◆ 抜粋:
■ ■ ■ ■

窪田恭史のリサイクルライフ

古着を扱う横浜の襤褸(ぼろ)屋さんのブログ。日記、繊維リサイクルの歴史、ウエスものがたり、リサイクル軍手、趣味の話など。

【WBN】中孚は柔、内に在りて剛、中を得たり

2015年04月27日 | WBN情報


  4月24日、早稲田ビジネスネット横浜稲門会(WBN)の分科会に参加してきました。

  今回の講師は、ユーリズムコンサルティング代表、早稲田大学ラグビー部OBで経営コンサルタントの小野有理さんにお越しいただき、「モチベーション:激動の時代に部下のやる気を高める方法」と題してご講演いただきました。小野さんは、ちょうど2年3か月前の分科会以来、二度目のご登壇です。

前回のレポートはこちら

  前回同様、ノンストップの熱いお話は、その量も膨大でまとめるのが大変なのですが、今回のお話は部下のやる気を高める「方法」というよりは、「リーダーの姿勢」と呼んだ方が良い内容でした。

  まず全ての前提となるリーダーの資質について。それは「情熱」と「規律」。前回レポートのタイトルは「偉大な教師というのは、生徒の心に火をつける」でしたが、その「心に火をつける」元となるのが、とりわけ「情熱」だということです。さらに言えば、その「情熱」を生み出す根源は「愛」、「愛」とは対象となる人を「どれだけ本気で知ろうとすることができるか」ということ。それは単に感情を知るだけでなく、理性的にも知らなければなりません。したがって、「愛」から生み出されるものが必然的に「情熱」と「規律」ということになるのではないかと思うのですが、早稲田大学ラグビー部の名将、大西鐵之助先生はこれを

左目でその人を全力で愛し 右目でその人を全力で分析せよ

と表現されたそうです。この言葉は、高名な経済学者、A.マーシャルの名言”Cool head but Warm heart”を想起させます。また、左目は情緒を司る右脳に直結し、右目は論理的思考を司る左脳と直結しているそうですが、上の言葉は恐らくそのこととも無縁ではないでしょう。

■ ■ ■ ■

◆ 指示内容: 部下のやる気とリーダーの姿勢をめぐる講演レポートの抜粋を、最後の文の後から書き継いでほしい。 この後に置く一覧は参照しなくてよい。

◆ データ一覧:
■ ■ ■ ■

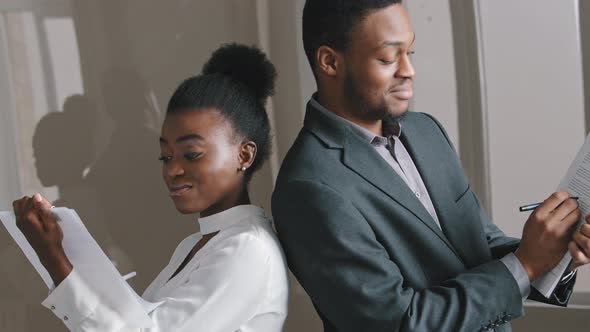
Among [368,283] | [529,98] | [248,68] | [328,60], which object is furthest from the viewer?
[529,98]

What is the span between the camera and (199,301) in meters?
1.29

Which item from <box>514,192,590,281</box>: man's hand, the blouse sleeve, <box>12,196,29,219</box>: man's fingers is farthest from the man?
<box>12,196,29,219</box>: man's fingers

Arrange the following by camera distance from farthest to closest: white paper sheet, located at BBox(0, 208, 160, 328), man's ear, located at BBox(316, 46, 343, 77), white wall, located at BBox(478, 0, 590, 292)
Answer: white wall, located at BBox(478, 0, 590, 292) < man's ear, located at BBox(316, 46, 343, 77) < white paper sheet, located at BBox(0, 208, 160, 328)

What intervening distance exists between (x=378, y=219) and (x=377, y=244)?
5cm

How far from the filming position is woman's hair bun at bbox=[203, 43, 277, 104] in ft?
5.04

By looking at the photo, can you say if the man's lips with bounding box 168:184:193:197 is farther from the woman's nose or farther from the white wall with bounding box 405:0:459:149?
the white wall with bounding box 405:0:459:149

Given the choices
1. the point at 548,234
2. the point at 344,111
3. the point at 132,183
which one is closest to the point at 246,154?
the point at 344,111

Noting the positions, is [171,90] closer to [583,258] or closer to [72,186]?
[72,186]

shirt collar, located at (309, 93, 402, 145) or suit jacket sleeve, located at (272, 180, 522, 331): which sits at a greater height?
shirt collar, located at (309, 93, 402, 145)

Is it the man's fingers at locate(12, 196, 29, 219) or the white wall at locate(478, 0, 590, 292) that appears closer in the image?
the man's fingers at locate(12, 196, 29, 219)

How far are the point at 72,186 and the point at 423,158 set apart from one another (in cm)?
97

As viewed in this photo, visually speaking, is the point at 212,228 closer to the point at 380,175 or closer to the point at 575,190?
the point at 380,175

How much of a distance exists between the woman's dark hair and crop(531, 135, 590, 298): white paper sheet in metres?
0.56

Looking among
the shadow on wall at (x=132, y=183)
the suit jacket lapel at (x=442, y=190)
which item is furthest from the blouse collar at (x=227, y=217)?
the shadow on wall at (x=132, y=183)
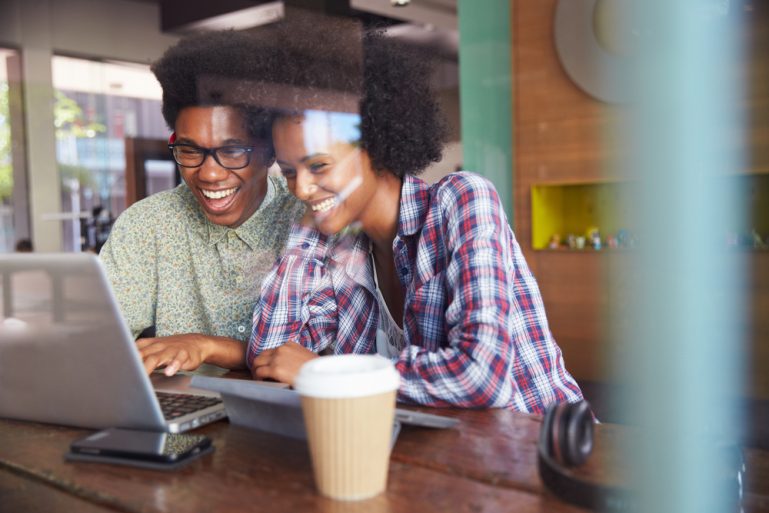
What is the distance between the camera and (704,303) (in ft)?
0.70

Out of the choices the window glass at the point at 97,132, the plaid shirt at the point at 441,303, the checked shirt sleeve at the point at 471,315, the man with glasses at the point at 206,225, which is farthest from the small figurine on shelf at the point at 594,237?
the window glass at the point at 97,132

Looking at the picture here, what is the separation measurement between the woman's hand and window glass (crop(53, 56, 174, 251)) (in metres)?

■ ■ ■ ■

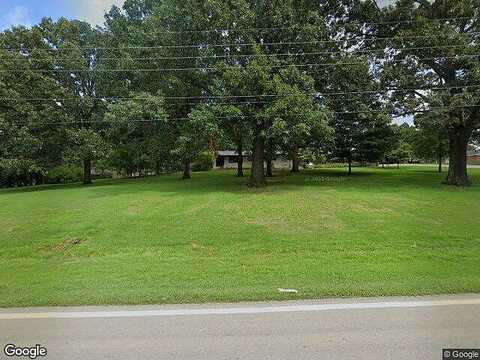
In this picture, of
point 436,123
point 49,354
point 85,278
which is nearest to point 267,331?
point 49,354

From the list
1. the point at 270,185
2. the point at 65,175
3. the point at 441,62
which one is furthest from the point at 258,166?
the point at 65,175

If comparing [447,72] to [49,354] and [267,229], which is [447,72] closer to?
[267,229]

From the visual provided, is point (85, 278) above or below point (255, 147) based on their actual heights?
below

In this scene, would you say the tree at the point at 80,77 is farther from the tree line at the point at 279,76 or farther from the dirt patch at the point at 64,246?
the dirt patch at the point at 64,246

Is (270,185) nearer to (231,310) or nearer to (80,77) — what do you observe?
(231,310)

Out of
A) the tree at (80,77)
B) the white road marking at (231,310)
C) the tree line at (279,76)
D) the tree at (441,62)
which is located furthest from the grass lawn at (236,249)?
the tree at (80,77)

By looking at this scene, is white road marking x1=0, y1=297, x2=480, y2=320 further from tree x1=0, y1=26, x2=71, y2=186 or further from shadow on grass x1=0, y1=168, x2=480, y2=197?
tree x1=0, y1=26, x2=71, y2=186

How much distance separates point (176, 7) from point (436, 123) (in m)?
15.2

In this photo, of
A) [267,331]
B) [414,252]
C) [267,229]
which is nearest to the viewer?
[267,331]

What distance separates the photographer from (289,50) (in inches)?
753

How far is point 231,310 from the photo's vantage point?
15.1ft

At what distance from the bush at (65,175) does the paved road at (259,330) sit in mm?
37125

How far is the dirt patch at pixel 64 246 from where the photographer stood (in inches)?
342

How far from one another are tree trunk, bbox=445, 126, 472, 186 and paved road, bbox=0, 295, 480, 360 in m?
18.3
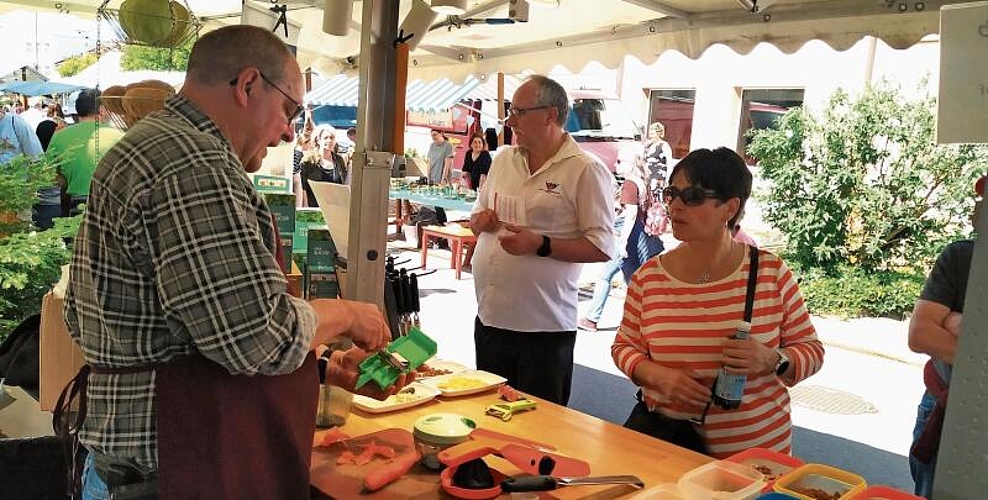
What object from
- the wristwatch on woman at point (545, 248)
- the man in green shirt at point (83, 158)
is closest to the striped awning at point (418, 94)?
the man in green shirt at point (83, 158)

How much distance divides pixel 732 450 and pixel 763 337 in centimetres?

■ ■ ■ ■

◆ 以下に回答:
  したがって、「愛」の反対語は「無関心(無視)」。無関心とは愛の欠如のことであるとも置き換えられると思いますが、リーダーとして心から愛の欠如はないと断言できるかどうか。永遠のテーマです。



  第二に。なぜ「激動の時代に部下のやる気を高めなければならないのか」については、企業組織としてはそれが「業績向上につながるから」というのは凡そ異論のないところだと思います。実際、多少表現方法は異なっても、業績を向上させる公式は、

業績=能力(Ability)×モチベーション(Motivation)×理念の理解(Understanding Mission)

であると言われています。各因子にはそれぞれ特徴があり、

能力:値を大きくすることはできるが、先天的個人差も存在する
モチベーション:ゼロになる可能性がある
理念の理解:理解の仕方を誤ると、マイナスになる可能性がある


ということだそうです。

  上の公式の第二因子である「モチベーション」が今回のメインテーマとなるのですが、一般にモチベーションを高める要因として「金銭」・「恐怖」・「成長」の三つが挙げられます。しかし、金銭と恐怖には、

金銭:原資に限界がある。評価基準を外すと機能しない。チームワークを阻害する恐れがある。
恐怖:最初はうまくいくが持続しない。失うものが多い。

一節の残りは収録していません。